The timeless fairy tale comes to life as Cinderella (Ilene Woods), with the aid of her Fairy Godmother (Verna Felton) and a gaggle of friendly mice led by Jaq and Gus (both voiced by Jimmy MacDonald), discovers a way to stand up to her wicked stepmother (Eleanor Audley) and two selfish stepsisters Anastasia (Lucille Bliss) and Drizella (Rhoda Williams) earning the love of the handsome Prince (Williams Phipps) in the process, with only a lost glass slipper standing between her and her royal destiny.
Disney’s 1950 animated classic Cinderella may not be the best of the studio’s fairy tale princess offerings, but it is still easily one of its most richly entertaining. Devoid of cynicism, free from anything remotely hard-hearted or emotionally callous, the movie is soaring testament to the power of the human spirit. Our heroine princess learns to be her own woman, free from the shackles (quite literal ones, in a way) of those who wish to control her for their own nefarious means. It is a movie about hope, freedom and sacrifice, true love only attainable when we take matters into our own hands and attempt to live our lives for the betterment, of not just ourselves, but for others as well.

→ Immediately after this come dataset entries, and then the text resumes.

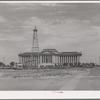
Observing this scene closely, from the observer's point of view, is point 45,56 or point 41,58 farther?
point 41,58

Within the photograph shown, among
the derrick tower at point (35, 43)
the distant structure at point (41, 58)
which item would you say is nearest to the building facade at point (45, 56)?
the distant structure at point (41, 58)

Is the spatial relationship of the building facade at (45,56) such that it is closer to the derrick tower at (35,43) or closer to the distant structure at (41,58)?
the distant structure at (41,58)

A case can be made that the movie focuses more on the colorful supporting players than it does on Cinderella herself, long vignettes focusing on the misadventures of Jaq and Gus and their continuing run-ins with the family cat Lucifer. Those who make those claims certainly have a point, and as Disney princesses go this one is certainly the most nondescript in more ways than one. At the same time, her story and journey is a proud one, a saga that children of all-ages can find numerous things to note of. The morals imparted are wondrous ones, adages everyone everywhere can learn from. It is a movie whose story is as sweetly straight-forward as it is important, and it’s easy to see as fairy tales go this one has been one of the most long-lasting and endearing.
Historically, Cinderella helped save the animation department at Disney, its success allowing Walt to proceed with future productions that would help shape and define the studio for over a half-century. But as important as that fact is, it wouldn’t mean a darn thing if the movie itself wasn’t still such a divine treasure trove of entertainment bliss that only seems to get better as the decades pass on by. It continues to be a classic in every sense of the word, the magic it produces every bit as wondrous today as it ever was when originally released back in 1950.

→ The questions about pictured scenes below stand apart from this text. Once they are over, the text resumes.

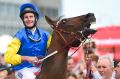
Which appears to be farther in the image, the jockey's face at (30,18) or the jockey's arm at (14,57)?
the jockey's face at (30,18)

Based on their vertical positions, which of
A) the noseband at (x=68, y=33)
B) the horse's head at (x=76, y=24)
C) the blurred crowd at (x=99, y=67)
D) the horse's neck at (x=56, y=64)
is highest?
the horse's head at (x=76, y=24)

Cinderella is presented on a dual-layer 50GB Blu-ray MPEG-4 AVC Video with a 1.33:1/1080p transfer and can be viewed with black bars on the side of the screen or in the studio’s patented “DisneyView” Mode, illustrator Cristy Maltese filling in the sides with exquisite hand-drawn artwork augmenting the film itself.
The restoration is up to Disney’s typical high standards where it comes to their animated offerings (Fox and the Hound notwithstanding), and as such it blows the mind just how beautiful this presentation of the timeless classic is. Colors are rich and bountiful, black levels richly consistent and animated textures leap off the screen. As has been the case with virtually every Blu-ray released by the studio, this is another handsome presentation of one of their hand-drawn treasures deserving of applause.

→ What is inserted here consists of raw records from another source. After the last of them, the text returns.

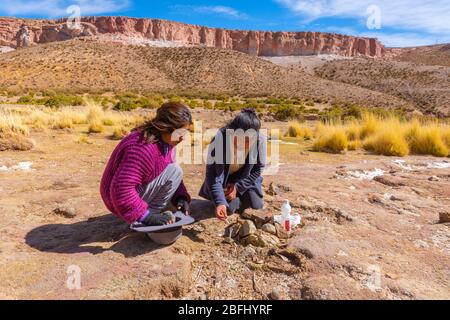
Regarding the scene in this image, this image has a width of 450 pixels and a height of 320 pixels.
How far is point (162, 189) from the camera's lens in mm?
2877

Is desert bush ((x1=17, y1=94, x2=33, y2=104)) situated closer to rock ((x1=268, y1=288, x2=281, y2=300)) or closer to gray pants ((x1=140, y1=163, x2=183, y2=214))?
gray pants ((x1=140, y1=163, x2=183, y2=214))

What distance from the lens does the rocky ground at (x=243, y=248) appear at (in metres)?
2.34

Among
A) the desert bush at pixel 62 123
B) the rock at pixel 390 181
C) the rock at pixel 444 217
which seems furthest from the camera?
the desert bush at pixel 62 123

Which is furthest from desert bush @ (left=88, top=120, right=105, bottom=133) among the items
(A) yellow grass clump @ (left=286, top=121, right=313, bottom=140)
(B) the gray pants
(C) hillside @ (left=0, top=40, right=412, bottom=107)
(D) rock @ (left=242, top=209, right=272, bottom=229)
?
(C) hillside @ (left=0, top=40, right=412, bottom=107)

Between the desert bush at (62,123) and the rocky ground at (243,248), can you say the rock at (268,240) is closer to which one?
the rocky ground at (243,248)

This Blu-ray features an English DTS-HD Master Audio 7.1 soundtrack along with the original English Mono track (as well as French and Spanish Dolby Digital 5.1 options) and comes with optional English SDH, French and Spanish subtitles. The restored soundtrack is fantastic, but so is the original Mono, both showcasing the film’s subtle sonic intricacies quite spectacularly.
Extras here include:
· Introduction by Daisy Disney Miller
· Deleted Scenes
· Alternate Opening Sequence
· Backstage Disney: Diamond Edition
i. The Real Fairy Godmother
ii. Behind the Magic: A New Disney Princess
iii. The Magic of a Glass Slipper
· Tangled Ever After Short Film
Along with those aforementioned extras, the Blu-ray also comes with all of the classic Backstage Disney Features and classic Backstage Music & More offerings, “Bibbidi-Bobbidi-You” as well as other all-ages delights sure to keep everyone in the family entertained and intrigued.
As for the new stuff, the Daisy Disney Miller intro is short and to the point and, if anything, could have been longer. There are three deleted scenes running right about ten minutes, presented in storyboard fashion as they were excised long before the final animation process had begun. The alternate opening sequence is also presented through storyboards complete with new vocal work that, if I’m being honest, is kind of terrible even if the scene itself is relatively interesting.
The three new Backstage Disney featurettes run right around 30 minutes if all played together and all of them, especially, and surprisingly, the mostly animated Christian Louboutin centric “The Magic of the Glass Slipper” which I found positively enchanting. As for Tangled Ever After, what’s there to say? It’s terrific, borderline outstanding, even, the inclusion of it giving the Blu-ray a rather nice balance between past and present (hand-drawn and CGI) that’s impossible to resist.
Disney’s Cinderella is Bibbidi-Bobbidi-beautiful on Blu-ray. My highest recommendation.